Regulars know that I have a strong opinion on ecosystems. The whole theory if you have not read it before is that in this world of technology, controlling the “platform” or ecosystem is critical. Having a good service such as Flickr, maps, or others is important but it’s difficult to keep users if you do not control the entire ecosystem. Google (GOOG) (through Android, Chrome, etc.), Apple (AAPL) (iPhone, iTunes, etc.), Facebook (FB) and Amazon (AMZN) have been able to build incredibly complex systems that make it very difficult to compete with them. Yes, thousands of developers build mobile apps and entire businesses but they do usually end up depending on the platforms to some extent. Just think of how Zynga (ZNGA) was forced to modify its entire business to meet Facebook’s demands. Having an existing ecosystem also makes it much easier for these companies to launch new businesses.
You could argue that one of the companies that has been able to do well despite not “owning” an ecosystem is Netflix (NFLX). I’d guess that the main reason is the big entry barriers that exist in trying to negotiate deals with the Disney (DIS), and other media giants. Increasingly, it feels like the content producers have more and more power as different players compete to buy the rights to their content. Just think about all of the players that could compete for content from the NFL for example. You could have network TV [CBS (CBS), Fox (FOX), ABC], specialty chains (NFL network, etc), online and streaming players [Google’s Youtube, Amazon, Netflix, Microsoft’s (MSFT) xBox], etc. The content producers know that they have a lot of power and are increasingly able to charge huge amounts.
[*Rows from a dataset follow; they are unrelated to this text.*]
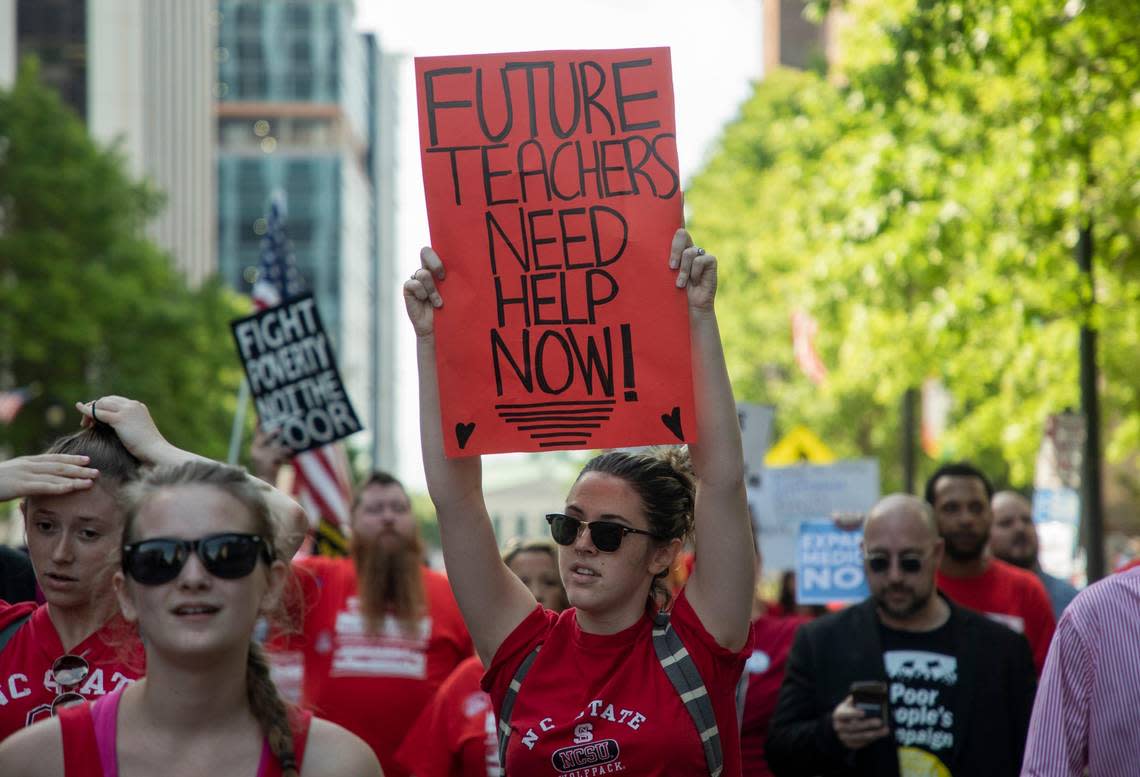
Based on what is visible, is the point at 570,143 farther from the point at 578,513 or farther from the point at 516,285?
the point at 578,513

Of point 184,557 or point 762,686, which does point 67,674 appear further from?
point 762,686

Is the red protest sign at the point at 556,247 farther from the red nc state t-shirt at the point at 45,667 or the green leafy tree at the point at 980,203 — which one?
the green leafy tree at the point at 980,203

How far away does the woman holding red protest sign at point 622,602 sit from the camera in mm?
3979

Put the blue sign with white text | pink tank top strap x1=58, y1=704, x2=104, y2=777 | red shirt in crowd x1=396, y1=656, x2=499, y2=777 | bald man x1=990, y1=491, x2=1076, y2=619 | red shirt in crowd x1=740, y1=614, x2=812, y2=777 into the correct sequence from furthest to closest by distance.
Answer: the blue sign with white text < bald man x1=990, y1=491, x2=1076, y2=619 < red shirt in crowd x1=740, y1=614, x2=812, y2=777 < red shirt in crowd x1=396, y1=656, x2=499, y2=777 < pink tank top strap x1=58, y1=704, x2=104, y2=777

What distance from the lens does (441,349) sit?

If Netflix and others see that content prices are rising more quickly than what makes sense from a business perspective, the logical next step is trying to produce its own. It’s a huge challenge and there’s no doubt that some will fail but these players are putting a lot of money and energy into this:
- Netflix: producing its own tv series such as Emmy nominated (and one of the best shows I’ve seen this year) House of Cards
- Google: Pumping millions of dollars into building legit Youtube channels with exclusive, high quality content
- Amazon: Not only is Amazon also producing its own video content but CEO Jeff Bezos made the headlines a few days ago by purchasing the Washington Post (WPO). With newspapers now at all-time low valuations, is now the perfect time to snatch these companies that are able to produce high quality content. When Warren Buffett and Jeff Bezos are both buying up newspapers, there has to be something more than meets the eye. What if these newspapers are able to successfully transform the content they produce to be multimedia and available in various platforms?
- Apple: Nothing yet out of the company led by Tim Cook but there has been speculation for some time that the company could start producing its own content to sell on iTunes, the largest digital marketplace in the world.
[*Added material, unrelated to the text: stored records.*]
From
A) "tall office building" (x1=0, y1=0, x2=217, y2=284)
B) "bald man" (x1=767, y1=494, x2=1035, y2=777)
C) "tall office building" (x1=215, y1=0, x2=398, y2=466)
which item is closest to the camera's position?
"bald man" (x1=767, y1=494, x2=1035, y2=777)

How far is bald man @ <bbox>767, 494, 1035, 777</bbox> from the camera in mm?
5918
It’s very early to tell how this will play out and if technology companies trying to produce entertainment content will even succeed but I think that Amazon and Netflix are the early leaders while Google.has been making progress and others such as Apple and Facebook have barely started. In the end, I think it’s critical for these companies to start working on the content part once they have a solid infrastructure. Having one without the other will likely not be enough. All of this isn’t enough to make me buy or sell a security but I will certainly keep it in mind when doing analysis of tech stocks that I follow.